Prompt: Reproduce each of the following rows verbatim, without altering any character.
***** Records provided *****
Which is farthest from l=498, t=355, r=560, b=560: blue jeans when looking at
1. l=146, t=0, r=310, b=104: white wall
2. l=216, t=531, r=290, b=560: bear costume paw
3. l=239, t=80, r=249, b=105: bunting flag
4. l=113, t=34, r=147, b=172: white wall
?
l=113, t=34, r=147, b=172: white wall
*****
Reply:
Which is farthest from l=498, t=355, r=560, b=560: blue jeans when looking at
1. l=146, t=0, r=310, b=104: white wall
2. l=216, t=531, r=290, b=560: bear costume paw
3. l=239, t=80, r=249, b=105: bunting flag
4. l=113, t=34, r=147, b=172: white wall
?
l=113, t=34, r=147, b=172: white wall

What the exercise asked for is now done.